Judge Lord Beckett told Taylor: ‘A middle-aged woman who was driving safely and responsibly died in a head-on collision which you caused. Her family are left to grieve and her husband and three sons are still struggling to come to terms with it.’
The judge said there was no suggestion there was anything wrong with Taylor’s driving until he pulled out to overtake.
Lord Beckett said to Taylor, a first offender: ‘I am satisfied your remorse is genuine.’
He banned Taylor from driving for 22 months and warned him if he did not carry out the unpaid work, he could be jailed.
Mrs Shann had to be cut free from her Citroen and died more than a week later in the Royal Alexandra Hospital in Paisley.
The fatal crash took place on the A816 Lochgilphead to Oban road.
Taylor, of Rothesay, Isle of Bute, had a young child in his Peugeot at the time. The crash happened at night on the ‘twisty and windy’ road.
Jurors heard a driver in front of Taylor ‘knew something was going to happen’ when he pulled out to overtake him. The motorist feared the worst and ‘held his steering wheel a lot tighter’ as Taylor smashed into Mrs Shann’s car.

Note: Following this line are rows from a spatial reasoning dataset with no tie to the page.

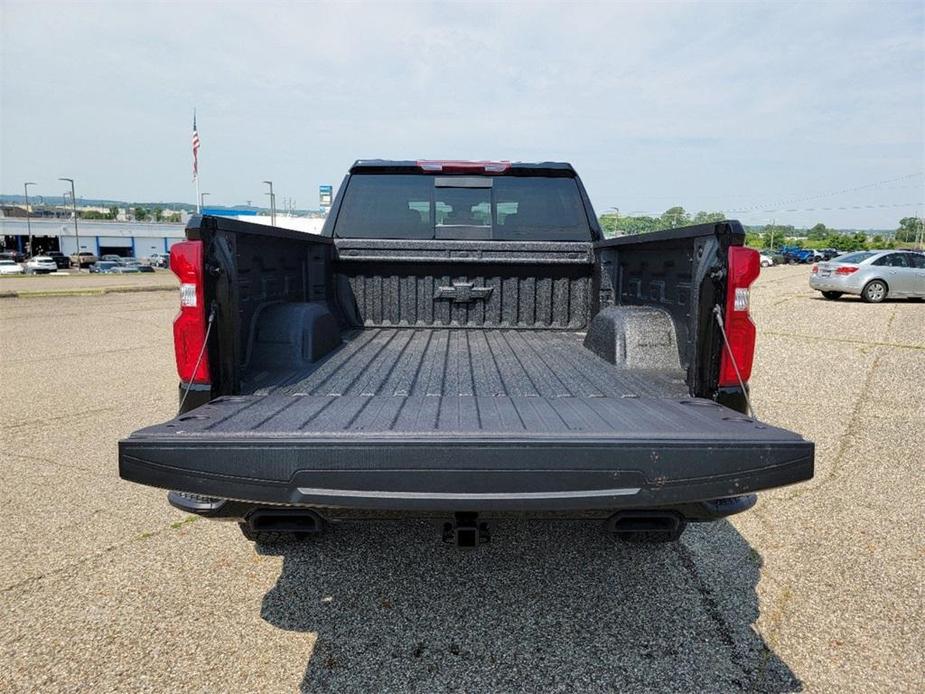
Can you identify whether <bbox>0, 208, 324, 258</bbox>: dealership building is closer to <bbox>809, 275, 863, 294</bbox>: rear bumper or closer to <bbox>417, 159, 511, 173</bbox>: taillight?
<bbox>809, 275, 863, 294</bbox>: rear bumper

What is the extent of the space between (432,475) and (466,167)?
3.37 metres

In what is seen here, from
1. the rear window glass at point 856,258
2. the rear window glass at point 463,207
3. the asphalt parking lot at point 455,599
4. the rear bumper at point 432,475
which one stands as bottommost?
the asphalt parking lot at point 455,599

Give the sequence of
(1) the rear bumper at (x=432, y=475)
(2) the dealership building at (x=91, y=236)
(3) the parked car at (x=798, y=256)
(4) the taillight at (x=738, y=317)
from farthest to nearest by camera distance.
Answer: (2) the dealership building at (x=91, y=236) < (3) the parked car at (x=798, y=256) < (4) the taillight at (x=738, y=317) < (1) the rear bumper at (x=432, y=475)

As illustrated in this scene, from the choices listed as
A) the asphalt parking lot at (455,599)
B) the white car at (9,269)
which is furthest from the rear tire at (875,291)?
the white car at (9,269)

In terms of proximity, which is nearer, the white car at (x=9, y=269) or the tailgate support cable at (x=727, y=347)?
the tailgate support cable at (x=727, y=347)

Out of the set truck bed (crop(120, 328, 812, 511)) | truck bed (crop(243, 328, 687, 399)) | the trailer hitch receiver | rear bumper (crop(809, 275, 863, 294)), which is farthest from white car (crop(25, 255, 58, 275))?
the trailer hitch receiver

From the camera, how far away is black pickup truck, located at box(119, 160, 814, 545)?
1.95 metres

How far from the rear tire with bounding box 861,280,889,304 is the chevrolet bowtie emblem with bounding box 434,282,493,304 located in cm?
1863

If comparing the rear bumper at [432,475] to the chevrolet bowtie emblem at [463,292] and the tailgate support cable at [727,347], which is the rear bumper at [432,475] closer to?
the tailgate support cable at [727,347]

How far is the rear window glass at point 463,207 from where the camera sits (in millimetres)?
4750

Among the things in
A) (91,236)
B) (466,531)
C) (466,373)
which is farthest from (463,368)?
(91,236)

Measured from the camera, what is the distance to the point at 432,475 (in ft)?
6.33

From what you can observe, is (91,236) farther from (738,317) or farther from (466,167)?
(738,317)

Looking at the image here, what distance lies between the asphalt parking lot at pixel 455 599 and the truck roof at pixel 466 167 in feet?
8.92
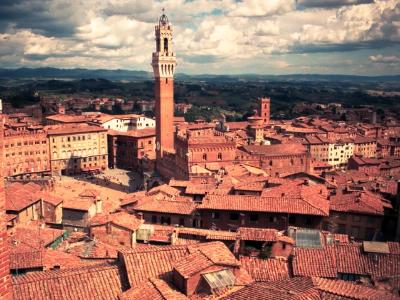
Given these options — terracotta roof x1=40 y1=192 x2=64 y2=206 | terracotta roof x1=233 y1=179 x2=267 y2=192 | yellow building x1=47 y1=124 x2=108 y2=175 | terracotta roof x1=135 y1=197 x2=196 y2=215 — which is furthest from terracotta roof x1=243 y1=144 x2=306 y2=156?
terracotta roof x1=135 y1=197 x2=196 y2=215

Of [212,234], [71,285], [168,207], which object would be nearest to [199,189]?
[168,207]

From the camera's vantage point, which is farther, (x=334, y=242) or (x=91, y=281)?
(x=334, y=242)

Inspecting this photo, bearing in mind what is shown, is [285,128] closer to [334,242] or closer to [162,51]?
[162,51]

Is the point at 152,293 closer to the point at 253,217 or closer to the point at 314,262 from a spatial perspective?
the point at 314,262

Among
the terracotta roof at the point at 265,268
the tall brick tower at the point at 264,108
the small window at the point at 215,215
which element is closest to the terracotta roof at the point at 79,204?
the small window at the point at 215,215

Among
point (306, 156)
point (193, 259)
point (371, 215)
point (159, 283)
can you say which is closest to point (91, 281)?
point (159, 283)

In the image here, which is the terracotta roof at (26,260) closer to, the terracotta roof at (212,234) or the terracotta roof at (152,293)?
the terracotta roof at (212,234)
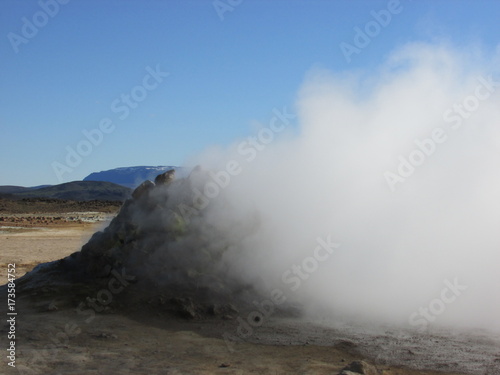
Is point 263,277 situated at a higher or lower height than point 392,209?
lower

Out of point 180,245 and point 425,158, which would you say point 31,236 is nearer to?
point 180,245

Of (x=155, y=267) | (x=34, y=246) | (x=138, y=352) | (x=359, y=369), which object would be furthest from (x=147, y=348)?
(x=34, y=246)

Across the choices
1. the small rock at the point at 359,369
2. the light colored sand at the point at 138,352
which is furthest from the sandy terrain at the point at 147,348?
the small rock at the point at 359,369

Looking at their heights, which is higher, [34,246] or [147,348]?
[34,246]

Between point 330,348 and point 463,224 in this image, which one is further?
point 463,224

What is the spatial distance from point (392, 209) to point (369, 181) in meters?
0.79

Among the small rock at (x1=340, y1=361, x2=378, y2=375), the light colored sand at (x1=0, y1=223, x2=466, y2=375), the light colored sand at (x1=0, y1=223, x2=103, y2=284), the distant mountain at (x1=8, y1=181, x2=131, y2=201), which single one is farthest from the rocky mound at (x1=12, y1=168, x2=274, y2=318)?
the distant mountain at (x1=8, y1=181, x2=131, y2=201)

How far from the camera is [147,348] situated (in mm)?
6465

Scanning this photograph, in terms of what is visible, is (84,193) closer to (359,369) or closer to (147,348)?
(147,348)

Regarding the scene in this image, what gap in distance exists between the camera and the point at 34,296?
27.8 ft

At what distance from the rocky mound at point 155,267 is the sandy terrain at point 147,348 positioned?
24 cm

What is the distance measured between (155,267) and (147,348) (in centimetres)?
226

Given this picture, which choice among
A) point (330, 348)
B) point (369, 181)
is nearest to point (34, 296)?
point (330, 348)

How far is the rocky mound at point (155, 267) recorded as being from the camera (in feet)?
26.6
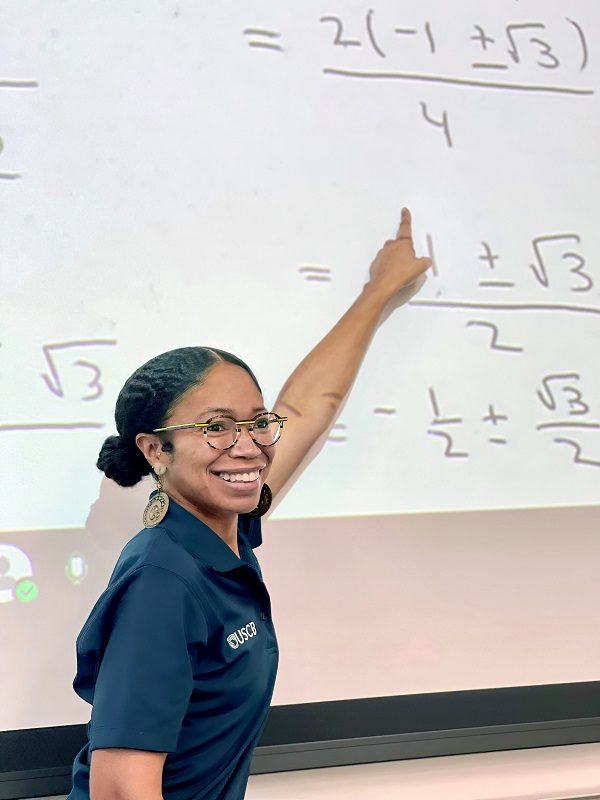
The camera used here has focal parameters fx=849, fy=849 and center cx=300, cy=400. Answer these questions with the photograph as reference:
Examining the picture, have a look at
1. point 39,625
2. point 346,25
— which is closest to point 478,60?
point 346,25

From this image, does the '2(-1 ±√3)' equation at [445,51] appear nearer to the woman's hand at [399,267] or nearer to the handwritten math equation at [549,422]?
the woman's hand at [399,267]

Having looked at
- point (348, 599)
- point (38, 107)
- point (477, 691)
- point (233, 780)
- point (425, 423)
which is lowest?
point (233, 780)

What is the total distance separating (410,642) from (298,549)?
271mm

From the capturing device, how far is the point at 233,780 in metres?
1.03

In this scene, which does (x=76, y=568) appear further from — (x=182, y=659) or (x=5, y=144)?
(x=5, y=144)

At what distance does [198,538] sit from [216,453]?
10 centimetres

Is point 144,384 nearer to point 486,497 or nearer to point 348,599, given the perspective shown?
point 348,599

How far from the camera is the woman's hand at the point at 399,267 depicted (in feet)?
4.85

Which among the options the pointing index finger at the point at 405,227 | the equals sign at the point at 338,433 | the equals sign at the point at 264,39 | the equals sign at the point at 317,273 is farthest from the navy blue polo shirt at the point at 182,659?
the equals sign at the point at 264,39

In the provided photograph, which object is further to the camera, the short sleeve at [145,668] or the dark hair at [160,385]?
the dark hair at [160,385]

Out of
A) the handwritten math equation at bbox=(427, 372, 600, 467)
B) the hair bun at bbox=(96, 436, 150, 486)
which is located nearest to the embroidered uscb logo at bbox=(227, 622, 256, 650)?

The court was told the crash happened in a ‘split second’ and that ‘the noise was terrible’.
The court heard Mrs Shann – who lived at Home Farm, Kilninver – could not have done anything to avoid being hit.
Taylor, who stayed in Ardrishaig at the time, accepted being responsible for the accident. His defence counsel, Dale Hughes, said: ‘Mr Taylor has expressed regret and guilt.’